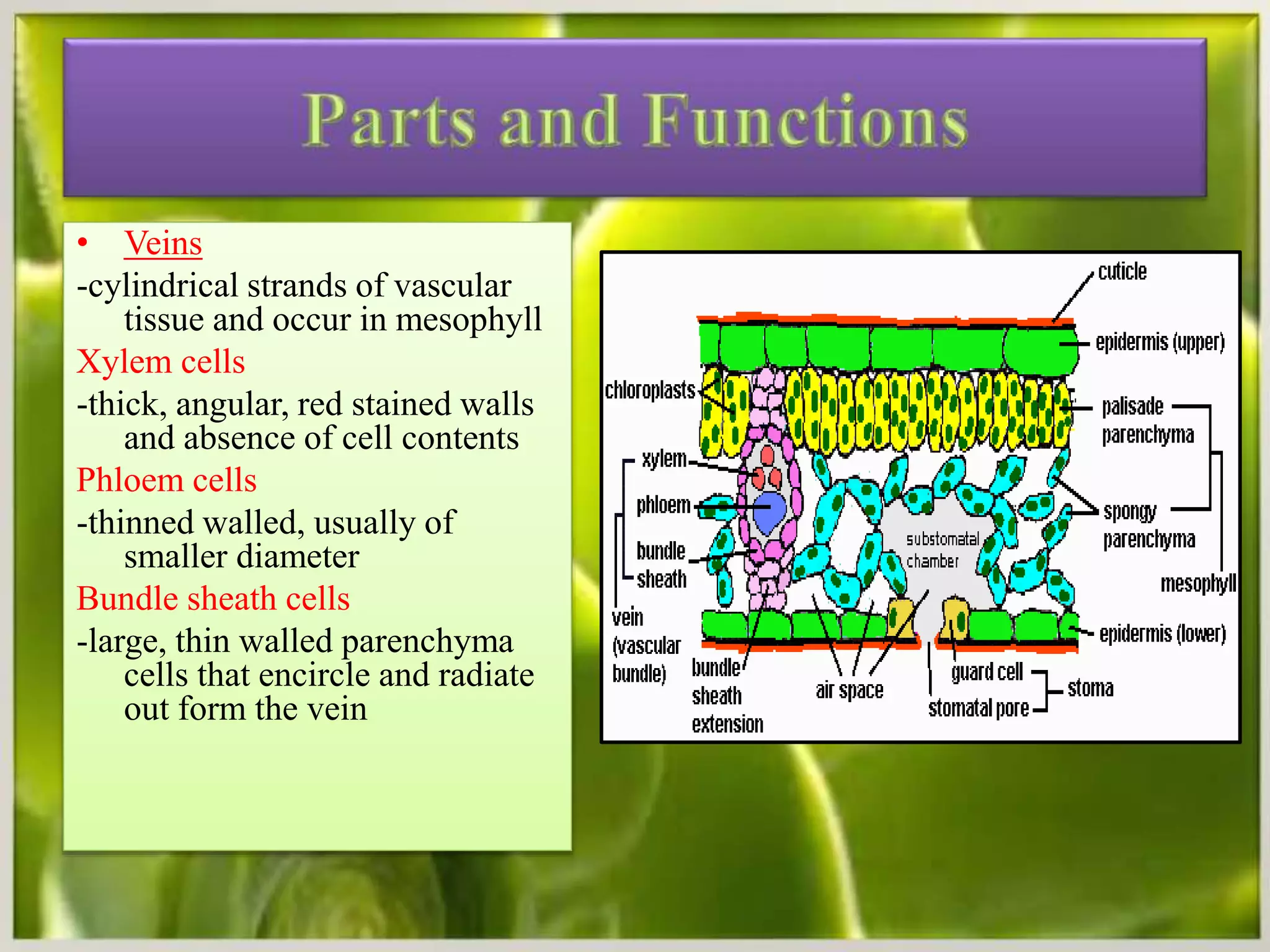 Parts and Functions

• Veins

-cylindrical strands of vascular tissue and occur in mesophyll

Xylem cells

-thick, angular, red stained walls and absence of cell contents

Phloem cells

-thinned walled, usually of smaller diameter

Bundle sheath cells

-large, thin walled parenchyma cells that encircle and radiate out form the vein

cuticle
epidermis (upper)
chloroplasts
palisade parenchyma
xylem
phloem
bundle sheath
spongy parenchyma
substomatal chamber
mesophyll
vein (vascular bundle)
epidermis (lower)
bundle sheath extension
air space
guard cell
stomatal pore
stoma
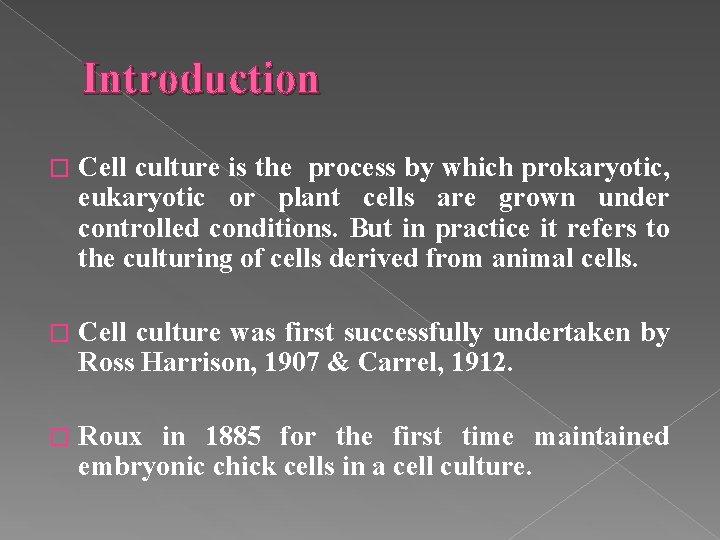 Introduction

□ Cell culture is the process by which prokaryotic, eukaryotic or plant cells are grown under controlled conditions. But in practice it refers to the culturing of cells derived from animal cells.

□ Cell culture was first successfully undertaken by Ross Harrison, 1907 & Carrel, 1912.

□ Roux in 1885 for the first time maintained embryonic chick cells in a cell culture.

**ASSIGNMENT:** Please print everything in the material exactly, apart from the pictures.

**PROBLEM SOLUTION:**
 Parts and Functions

• Veins

-cylindrical strands of vascular tissue and occur in mesophyll

Xylem cells

-thick, angular, red stained walls and absence of cell contents

Phloem cells

-thinned walled, usually of smaller diameter

Bundle sheath cells

-large, thin walled parenchyma cells that encircle and radiate out form the vein

cuticle
epidermis (upper)
chloroplasts
palisade parenchyma
xylem
phloem
bundle sheath
spongy parenchyma
substomatal chamber
mesophyll
vein (vascular bundle)
epidermis (lower)
bundle sheath extension
air space
guard cell
stomatal pore
stoma
 Introduction

□ Cell culture is the process by which prokaryotic, eukaryotic or plant cells are grown under controlled conditions. But in practice it refers to the culturing of cells derived from animal cells.

□ Cell culture was first successfully undertaken by Ross Harrison, 1907 & Carrel, 1912.

□ Roux in 1885 for the first time maintained embryonic chick cells in a cell culture.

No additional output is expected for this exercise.